2,6 Millionen Menschen leben in der ehemaligen Sowjetrepublik, mehr als 608.000 Vertriebene in der Ukraine sind bereits ein-, der Großteil davon weitergereist. Doch knapp 100.000 Ukrainer blieben in ihrem Nachbarland. In Relation zu seinen Einwohnern hat Moldau mehr Geflüchtete aus der Ukraine aufgenommen als jedes andere Land.

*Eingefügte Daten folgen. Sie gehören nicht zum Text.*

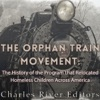 The Orphan Train Movement: The History of the Program that Relocated Homeless Children Across America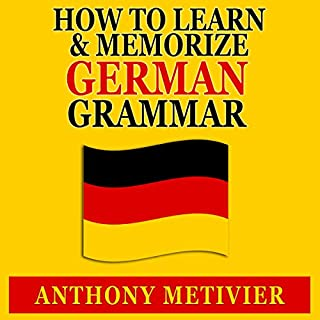 How to Learn and Memorize German Grammar     Using a Memory Palace Network Specfically Designed for German, Magnetic Memory Series              By:                                                                                                                                 Anthony Metivier                               Narrated by:                                                                                                                                 Timothy McKean                      Length: 2 hrs and 49 mins     2 ratings     Overall 1.0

"Man weiß nicht, was morgen ist", sagt die 18-jährige Natalia. Sie ist mit ihrer 33-jährigen Schwester, ihrem neunjährigen Bruder und der 53-jährigen Mutter aus Cherson geflüchtet. "Wir haben lange gewartet und die Hoffnung nicht aufgegeben, dass die Russen wieder das Land verlassen", sagt sie im Auffangzentrum der moldauischen Regierung nahe des Grenzübergangs Palanca. "Doch jetzt haben wir uns dazu entschieden wegzugehen", berichtet Natalia im östlichsten Dorf der Republik Moldau.
Rund 2.100 Menschen reisen derzeit jeden Tag von der Ukraine nach Moldau, das auch als Armenhaus Europas gilt. 90 Prozent der geflüchteten Menschen sind in privaten Unterkünften im kleinen Nachbarland untergebracht, sagt die österreichische Botschafterin in der Republik Moldau, Stella Avallone. "Die Hilfsbereitschaft ist enorm." Die Menschen sind solidarisch mit den Ukrainern.
Am Montag reiste der Flüchtlingskoordinator der österreichischen Regierung, Michael Takacs, nach Moldau, um sich selbst ein Bild von der Situation dort zu machen. "Die Zusammenarbeit zwischen staatlichen Einrichtungen und Hilfsorganisationen hat sich in Moldau genauso wie in Österreich bewährt", sagt er nach dem Besuch an der moldauischen Grenze Palanca. "Das kann niemand alleine stemmen", betont er.